__EXERCISE DIRECTIONS__
Only the lines from the one with "Which does the" onward are wanted, through the last line of the entries, set down exactly.

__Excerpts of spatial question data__
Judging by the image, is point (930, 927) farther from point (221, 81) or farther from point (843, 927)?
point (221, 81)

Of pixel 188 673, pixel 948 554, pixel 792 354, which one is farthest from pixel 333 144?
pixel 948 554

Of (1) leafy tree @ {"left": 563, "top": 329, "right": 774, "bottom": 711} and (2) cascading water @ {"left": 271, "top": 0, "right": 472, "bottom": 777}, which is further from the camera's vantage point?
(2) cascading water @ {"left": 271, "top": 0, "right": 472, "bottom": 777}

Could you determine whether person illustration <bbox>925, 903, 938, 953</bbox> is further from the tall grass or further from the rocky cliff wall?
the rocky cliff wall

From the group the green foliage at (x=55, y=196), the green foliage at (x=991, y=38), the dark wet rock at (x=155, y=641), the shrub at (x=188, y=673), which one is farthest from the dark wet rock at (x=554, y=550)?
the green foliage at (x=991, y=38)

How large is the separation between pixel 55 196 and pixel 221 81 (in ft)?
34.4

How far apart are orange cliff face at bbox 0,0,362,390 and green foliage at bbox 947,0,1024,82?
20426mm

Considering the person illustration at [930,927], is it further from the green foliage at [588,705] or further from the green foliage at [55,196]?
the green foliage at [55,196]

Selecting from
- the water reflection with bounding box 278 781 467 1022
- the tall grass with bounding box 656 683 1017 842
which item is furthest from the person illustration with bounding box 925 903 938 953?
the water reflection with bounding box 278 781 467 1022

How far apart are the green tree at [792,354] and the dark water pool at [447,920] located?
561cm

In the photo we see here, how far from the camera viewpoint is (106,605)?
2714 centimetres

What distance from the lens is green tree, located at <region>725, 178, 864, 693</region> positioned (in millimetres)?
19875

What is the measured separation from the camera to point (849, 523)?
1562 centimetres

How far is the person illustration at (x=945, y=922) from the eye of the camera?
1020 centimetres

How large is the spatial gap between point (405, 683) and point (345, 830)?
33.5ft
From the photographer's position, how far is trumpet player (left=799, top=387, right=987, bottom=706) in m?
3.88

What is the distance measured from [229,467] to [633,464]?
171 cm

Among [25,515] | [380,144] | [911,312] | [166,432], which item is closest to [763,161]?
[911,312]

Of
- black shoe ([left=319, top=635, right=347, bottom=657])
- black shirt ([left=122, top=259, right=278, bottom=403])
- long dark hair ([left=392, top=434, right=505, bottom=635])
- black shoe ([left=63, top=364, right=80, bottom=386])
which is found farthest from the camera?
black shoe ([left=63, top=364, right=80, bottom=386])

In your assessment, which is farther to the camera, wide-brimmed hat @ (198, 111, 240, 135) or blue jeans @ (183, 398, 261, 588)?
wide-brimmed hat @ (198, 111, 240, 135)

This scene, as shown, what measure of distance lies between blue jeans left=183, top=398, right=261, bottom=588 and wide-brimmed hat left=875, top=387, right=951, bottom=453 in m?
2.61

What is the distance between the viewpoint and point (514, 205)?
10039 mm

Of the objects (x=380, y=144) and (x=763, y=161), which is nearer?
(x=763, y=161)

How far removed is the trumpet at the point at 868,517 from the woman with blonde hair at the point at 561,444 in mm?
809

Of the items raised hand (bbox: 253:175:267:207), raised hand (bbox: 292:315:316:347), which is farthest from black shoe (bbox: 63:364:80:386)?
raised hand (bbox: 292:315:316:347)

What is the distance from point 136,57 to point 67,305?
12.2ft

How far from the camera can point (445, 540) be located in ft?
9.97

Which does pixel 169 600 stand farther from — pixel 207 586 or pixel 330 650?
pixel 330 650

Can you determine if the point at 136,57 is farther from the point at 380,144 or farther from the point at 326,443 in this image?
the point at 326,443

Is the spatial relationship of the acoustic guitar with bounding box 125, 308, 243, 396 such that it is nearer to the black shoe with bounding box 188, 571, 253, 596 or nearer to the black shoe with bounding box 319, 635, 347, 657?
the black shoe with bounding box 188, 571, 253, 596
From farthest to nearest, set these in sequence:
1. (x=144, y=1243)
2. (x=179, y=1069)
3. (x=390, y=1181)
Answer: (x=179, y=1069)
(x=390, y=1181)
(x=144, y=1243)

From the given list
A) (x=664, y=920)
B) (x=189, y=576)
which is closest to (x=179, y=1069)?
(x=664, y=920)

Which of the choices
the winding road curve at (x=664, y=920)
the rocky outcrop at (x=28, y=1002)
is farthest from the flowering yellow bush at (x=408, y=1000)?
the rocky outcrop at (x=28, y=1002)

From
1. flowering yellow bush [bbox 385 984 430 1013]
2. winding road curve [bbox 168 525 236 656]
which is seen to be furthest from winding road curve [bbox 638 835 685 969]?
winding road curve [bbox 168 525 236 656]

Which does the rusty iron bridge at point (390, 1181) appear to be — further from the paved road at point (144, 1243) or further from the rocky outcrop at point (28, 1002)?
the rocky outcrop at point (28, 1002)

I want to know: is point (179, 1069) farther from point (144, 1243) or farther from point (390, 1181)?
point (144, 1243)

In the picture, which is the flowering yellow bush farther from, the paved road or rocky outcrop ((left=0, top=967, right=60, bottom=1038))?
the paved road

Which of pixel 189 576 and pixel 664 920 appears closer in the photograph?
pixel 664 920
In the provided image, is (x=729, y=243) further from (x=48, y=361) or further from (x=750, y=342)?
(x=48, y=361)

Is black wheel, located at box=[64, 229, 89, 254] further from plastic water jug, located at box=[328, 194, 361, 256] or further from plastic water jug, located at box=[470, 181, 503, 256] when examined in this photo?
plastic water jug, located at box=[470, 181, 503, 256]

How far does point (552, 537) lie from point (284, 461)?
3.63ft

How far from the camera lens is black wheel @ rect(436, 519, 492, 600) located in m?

__ANSWER BELOW__
Which does the rusty iron bridge at point (390, 1181) appear to be — further from the paved road at point (144, 1243) or further from the rocky outcrop at point (28, 1002)?
the rocky outcrop at point (28, 1002)

I want to know: is point (179, 1069) farther from point (144, 1243) or farther from point (390, 1181)?
point (144, 1243)

In the picture, which is the flowering yellow bush farther from, the paved road or rocky outcrop ((left=0, top=967, right=60, bottom=1038))?
the paved road

Which of pixel 189 576 and pixel 664 920 appears closer in the photograph?
pixel 664 920
In the provided image, is (x=729, y=243) further from (x=48, y=361) or further from (x=750, y=342)?
(x=48, y=361)

Is black wheel, located at box=[64, 229, 89, 254] further from plastic water jug, located at box=[328, 194, 361, 256] or further from plastic water jug, located at box=[470, 181, 503, 256] when examined in this photo?
plastic water jug, located at box=[470, 181, 503, 256]

How far does point (552, 537) lie from point (284, 461)?
3.63ft

How far from the camera lens is black wheel @ rect(436, 519, 492, 600) located in m?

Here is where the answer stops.